Original Article: https://www.ocregister.com/2024/03/01/misplaced-outrage-over-panera-breads-carveout-from-fast-food-law/

  • Author: Michael Saltsman

  • Publication Date: March 2024

  • Newspaper: Orange County Register

In a rare showing of Sacramento bipartisanship, Republicans and Democrats this week were at odds with Governor Gavin Newsom.

A report in Bloomberg alleged that a bakery exemption in the state’s forthcoming $20 fast-food wage was inserted to help one of the governor’s campaign donors, a franchisee of Panera Bread. (In separate statements, the Governor and the franchisee denied the allegation.)

Republicans responded by calling for investigations; Democrats expressed irritation at a storyline that detracted from their policy victory. The social media response was characteristically heated.

But the outrage on the right and the left is misplaced. If anyone deserves blame for the current PR crisis, it’s the labor union that forced California restaurants to reason with this unreasonable mandate.

The story of how California came to embrace a $20 fast food minimum wage is well-known. A multi-year battle between the Service Employees International Union (SEIU) and the restaurant industry, regarding a proposed fast-food regulatory body, ended this past year in a truce.

Both sides gave ground: The union’s fast food council was substantially weakened, but it was spared the indignity of fighting for its signature policy via a voter referendum. Fast-food chains were spared the worst of the union’s schemes to crush small businesses, but had to accept a $20 minimum wage.

That wage mandate, among the highest in the country, was itself the subject of considerable negotiation. Up for debate: Which types of restaurants would qualify as fast food? How many locations qualify a company as a chain? Should the definition cover other types of food-service companies?

The end result, like the mandate itself, wasn’t pretty. But both sides could live with it.

Living with it was easier said than done.
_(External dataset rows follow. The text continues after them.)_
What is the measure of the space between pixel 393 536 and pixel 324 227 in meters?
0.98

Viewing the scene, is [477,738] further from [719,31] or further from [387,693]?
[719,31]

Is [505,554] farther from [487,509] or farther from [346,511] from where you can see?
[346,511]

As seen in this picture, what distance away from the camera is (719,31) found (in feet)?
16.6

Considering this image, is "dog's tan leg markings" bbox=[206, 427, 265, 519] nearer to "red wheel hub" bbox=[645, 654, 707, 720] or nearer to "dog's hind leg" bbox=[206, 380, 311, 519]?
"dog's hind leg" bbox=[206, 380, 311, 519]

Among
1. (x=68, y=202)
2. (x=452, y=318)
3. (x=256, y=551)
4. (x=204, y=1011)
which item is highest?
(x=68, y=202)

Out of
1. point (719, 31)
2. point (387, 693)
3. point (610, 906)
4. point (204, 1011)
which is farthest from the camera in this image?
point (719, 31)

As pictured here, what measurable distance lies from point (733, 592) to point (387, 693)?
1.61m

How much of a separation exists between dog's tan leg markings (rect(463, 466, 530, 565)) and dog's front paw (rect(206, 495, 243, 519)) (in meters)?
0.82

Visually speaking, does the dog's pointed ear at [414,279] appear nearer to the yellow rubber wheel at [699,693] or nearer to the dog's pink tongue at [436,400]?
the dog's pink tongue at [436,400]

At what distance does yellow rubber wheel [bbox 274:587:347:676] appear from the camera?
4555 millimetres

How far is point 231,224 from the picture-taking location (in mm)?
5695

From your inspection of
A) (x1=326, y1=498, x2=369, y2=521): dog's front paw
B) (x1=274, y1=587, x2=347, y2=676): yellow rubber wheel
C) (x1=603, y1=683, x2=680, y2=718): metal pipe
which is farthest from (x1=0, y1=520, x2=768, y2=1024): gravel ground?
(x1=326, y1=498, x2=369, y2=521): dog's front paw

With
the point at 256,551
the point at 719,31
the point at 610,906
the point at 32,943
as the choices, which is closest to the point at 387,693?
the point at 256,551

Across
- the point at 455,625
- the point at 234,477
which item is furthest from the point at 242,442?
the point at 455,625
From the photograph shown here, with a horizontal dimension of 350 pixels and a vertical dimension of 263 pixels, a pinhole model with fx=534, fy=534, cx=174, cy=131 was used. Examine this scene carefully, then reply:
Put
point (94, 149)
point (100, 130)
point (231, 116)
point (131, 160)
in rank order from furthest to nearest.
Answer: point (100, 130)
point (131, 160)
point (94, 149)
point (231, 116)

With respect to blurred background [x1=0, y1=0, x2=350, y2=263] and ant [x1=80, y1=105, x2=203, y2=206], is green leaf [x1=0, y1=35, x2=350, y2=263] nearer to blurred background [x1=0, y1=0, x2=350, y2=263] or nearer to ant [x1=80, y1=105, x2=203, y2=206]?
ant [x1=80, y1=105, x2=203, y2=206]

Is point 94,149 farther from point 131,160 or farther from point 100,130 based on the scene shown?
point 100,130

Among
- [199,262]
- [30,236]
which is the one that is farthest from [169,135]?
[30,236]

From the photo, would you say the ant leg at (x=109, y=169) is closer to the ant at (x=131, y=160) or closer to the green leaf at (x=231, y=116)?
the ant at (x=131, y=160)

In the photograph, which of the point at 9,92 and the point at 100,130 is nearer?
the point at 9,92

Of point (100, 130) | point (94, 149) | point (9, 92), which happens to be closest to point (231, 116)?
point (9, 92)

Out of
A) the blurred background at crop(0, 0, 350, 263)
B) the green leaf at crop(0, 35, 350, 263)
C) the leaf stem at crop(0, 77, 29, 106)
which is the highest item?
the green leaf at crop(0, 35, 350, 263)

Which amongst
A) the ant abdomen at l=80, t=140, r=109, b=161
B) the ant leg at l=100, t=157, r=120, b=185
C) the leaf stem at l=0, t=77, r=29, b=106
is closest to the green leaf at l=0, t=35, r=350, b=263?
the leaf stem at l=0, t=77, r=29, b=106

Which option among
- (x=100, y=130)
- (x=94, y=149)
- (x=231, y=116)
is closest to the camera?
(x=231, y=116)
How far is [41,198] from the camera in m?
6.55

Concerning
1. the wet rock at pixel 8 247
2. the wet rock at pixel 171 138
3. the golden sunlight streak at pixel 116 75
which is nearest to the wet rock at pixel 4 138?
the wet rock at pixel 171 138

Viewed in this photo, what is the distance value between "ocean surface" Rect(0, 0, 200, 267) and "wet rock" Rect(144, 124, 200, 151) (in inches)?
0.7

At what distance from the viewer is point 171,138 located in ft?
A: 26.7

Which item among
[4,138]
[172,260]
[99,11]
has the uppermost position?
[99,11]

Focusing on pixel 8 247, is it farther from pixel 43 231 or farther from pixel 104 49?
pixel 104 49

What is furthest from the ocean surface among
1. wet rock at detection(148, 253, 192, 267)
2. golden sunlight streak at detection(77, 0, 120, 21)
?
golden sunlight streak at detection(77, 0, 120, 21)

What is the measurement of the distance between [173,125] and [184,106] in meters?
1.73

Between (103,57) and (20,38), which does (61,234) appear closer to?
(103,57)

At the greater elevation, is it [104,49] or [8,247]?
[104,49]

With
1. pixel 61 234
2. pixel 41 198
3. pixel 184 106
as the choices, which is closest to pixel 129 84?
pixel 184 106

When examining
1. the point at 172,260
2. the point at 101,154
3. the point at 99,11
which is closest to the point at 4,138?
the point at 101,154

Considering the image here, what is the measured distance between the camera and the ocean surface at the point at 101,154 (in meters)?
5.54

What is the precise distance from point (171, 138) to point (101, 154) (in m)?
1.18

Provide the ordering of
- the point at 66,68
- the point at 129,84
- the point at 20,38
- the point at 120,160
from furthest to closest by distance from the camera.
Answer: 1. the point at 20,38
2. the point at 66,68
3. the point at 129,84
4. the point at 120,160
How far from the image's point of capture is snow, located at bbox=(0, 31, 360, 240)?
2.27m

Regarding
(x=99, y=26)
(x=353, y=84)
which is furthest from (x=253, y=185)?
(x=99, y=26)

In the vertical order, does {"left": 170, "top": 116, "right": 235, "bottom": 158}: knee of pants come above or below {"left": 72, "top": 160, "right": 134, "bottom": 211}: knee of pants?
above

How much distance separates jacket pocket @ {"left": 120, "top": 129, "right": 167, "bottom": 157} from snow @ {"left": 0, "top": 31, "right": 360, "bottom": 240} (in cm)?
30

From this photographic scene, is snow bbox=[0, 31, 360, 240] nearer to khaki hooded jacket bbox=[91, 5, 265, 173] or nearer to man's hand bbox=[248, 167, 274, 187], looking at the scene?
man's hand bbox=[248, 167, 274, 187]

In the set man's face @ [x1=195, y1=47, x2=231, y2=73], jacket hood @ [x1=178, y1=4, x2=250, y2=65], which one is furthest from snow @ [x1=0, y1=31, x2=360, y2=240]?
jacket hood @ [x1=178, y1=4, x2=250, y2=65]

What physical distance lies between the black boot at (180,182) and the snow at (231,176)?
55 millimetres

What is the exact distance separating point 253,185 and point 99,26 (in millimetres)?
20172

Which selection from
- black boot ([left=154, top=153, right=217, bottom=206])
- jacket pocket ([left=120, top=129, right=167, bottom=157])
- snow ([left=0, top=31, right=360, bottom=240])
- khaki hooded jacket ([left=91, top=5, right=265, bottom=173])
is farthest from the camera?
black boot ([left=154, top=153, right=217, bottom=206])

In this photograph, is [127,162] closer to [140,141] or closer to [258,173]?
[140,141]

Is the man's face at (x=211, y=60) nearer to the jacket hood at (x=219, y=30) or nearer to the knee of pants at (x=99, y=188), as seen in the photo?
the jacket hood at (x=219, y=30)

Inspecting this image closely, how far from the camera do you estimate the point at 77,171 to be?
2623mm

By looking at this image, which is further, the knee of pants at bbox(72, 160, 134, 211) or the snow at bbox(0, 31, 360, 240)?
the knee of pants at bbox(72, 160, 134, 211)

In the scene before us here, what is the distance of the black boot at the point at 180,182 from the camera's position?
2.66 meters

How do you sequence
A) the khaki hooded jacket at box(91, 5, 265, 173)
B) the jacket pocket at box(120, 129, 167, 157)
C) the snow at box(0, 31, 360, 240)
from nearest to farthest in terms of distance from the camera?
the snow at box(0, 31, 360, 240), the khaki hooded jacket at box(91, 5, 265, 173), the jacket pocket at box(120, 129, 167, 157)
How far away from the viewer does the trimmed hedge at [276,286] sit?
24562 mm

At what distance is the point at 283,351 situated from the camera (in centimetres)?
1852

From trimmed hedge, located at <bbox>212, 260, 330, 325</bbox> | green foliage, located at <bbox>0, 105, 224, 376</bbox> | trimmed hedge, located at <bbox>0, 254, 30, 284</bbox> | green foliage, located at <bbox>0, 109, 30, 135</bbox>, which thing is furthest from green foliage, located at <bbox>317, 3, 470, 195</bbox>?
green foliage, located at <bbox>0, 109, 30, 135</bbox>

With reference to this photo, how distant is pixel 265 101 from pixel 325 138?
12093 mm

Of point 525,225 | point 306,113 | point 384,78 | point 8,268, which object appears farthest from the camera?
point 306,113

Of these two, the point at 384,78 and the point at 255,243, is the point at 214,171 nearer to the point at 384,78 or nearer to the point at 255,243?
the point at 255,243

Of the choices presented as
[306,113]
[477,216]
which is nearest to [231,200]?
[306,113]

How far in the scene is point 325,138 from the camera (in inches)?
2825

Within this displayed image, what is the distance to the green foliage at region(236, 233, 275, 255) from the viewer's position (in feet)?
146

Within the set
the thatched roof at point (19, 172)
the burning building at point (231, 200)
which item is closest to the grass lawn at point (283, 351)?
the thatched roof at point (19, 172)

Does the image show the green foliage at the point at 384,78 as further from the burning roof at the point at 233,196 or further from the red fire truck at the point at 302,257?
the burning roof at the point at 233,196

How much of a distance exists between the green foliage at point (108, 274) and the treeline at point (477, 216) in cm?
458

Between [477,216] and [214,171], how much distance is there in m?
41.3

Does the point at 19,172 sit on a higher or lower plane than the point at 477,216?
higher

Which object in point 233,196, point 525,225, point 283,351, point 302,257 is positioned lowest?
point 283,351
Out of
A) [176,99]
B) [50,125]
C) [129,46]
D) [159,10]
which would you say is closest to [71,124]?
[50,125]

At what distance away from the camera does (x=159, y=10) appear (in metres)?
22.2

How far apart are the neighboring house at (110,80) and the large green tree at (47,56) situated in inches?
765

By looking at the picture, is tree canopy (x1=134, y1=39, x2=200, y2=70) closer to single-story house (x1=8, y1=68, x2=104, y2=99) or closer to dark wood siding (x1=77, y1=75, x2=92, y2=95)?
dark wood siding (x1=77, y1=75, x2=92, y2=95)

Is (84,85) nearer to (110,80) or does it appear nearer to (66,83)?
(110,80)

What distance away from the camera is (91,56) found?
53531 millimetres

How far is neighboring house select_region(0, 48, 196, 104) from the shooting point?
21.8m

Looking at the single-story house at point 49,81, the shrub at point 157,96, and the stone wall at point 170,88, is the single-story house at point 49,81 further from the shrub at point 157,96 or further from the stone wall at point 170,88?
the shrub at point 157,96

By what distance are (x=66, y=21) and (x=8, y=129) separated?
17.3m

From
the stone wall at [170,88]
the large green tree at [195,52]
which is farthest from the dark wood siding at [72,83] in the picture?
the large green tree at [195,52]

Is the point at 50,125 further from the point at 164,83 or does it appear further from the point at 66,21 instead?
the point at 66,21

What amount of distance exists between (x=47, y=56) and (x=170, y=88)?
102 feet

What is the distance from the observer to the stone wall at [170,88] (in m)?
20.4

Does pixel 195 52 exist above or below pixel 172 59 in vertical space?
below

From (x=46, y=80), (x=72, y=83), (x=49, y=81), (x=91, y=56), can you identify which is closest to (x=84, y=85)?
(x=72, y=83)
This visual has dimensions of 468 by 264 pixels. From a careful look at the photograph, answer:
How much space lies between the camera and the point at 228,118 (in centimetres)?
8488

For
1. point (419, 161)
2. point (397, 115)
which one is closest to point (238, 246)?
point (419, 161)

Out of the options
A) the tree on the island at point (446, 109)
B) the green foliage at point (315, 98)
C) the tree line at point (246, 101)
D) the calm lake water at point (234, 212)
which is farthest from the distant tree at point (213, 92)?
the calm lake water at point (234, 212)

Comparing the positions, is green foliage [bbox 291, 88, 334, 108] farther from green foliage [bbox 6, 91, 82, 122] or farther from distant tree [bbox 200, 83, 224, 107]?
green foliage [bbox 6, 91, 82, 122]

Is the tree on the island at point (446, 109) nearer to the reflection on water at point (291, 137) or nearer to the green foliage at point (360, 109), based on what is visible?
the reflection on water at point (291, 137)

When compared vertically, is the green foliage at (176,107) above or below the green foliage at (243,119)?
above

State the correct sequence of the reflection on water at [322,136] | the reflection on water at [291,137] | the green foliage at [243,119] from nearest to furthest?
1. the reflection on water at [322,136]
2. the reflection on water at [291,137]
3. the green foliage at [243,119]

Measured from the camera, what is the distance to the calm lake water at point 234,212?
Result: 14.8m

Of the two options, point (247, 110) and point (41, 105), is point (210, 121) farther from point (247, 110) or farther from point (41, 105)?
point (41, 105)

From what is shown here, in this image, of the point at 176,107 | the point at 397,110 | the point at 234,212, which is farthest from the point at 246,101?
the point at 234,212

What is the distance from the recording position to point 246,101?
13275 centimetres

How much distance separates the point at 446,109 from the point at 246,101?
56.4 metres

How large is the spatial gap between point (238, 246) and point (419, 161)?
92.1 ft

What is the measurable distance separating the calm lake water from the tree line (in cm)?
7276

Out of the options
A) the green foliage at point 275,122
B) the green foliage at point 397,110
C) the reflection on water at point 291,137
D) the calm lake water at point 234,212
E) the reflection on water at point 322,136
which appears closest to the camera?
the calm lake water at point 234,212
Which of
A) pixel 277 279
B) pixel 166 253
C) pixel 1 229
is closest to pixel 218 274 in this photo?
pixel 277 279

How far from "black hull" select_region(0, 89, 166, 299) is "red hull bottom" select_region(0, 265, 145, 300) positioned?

As the Wall Street Journal and others have reported, the consequences of the $20 minimum wage have already appeared. Restaurants are raising prices, slashing employees’ hours, and cutting staff, even prior to the new mandate’s effective date.

Even businesses that are technically exempted from the law are impacted: A $20 starting wage at competitors forces everyone to adapt and increase pay rates.

Labor unions, meanwhile, are now seeking their own exemptions to the law: Hotel union Unite Here has endorsed AB 610, legislation to carve out certain unionized sectors from the new mandate. The union is apparently worried that the law will impact its own value proposition to members.

In this messy environment of bad process and even-worse policy, the currently-controversial bakery exemption seems much less so.

The Newsom story caught fire because of a past donor relationship. But in Sacramento, a single donor is small potatoes. Labor unions and trial lawyers in California spend untold millions every election cycle to place their hand-selected legislators in Sacramento. These politicians then champion harmful laws like union-controlled regulatory bodies, onerous mandates, or the Private Attorneys General Act (PAGA), all of which benefit narrow special interests at the expense of employees and entrepreneurs.

If you want to be outraged about something, be outraged about the status quo that has turned California into a one-party state. Be outraged about a state that often treats small business owners as a burden rather than a benefit.  And be outraged at a legislature enacting policies that are so harmful, businesses sometimes need carve-outs to survive them.

But, like a good bread dough, let the outrage over the bakery exemption rest.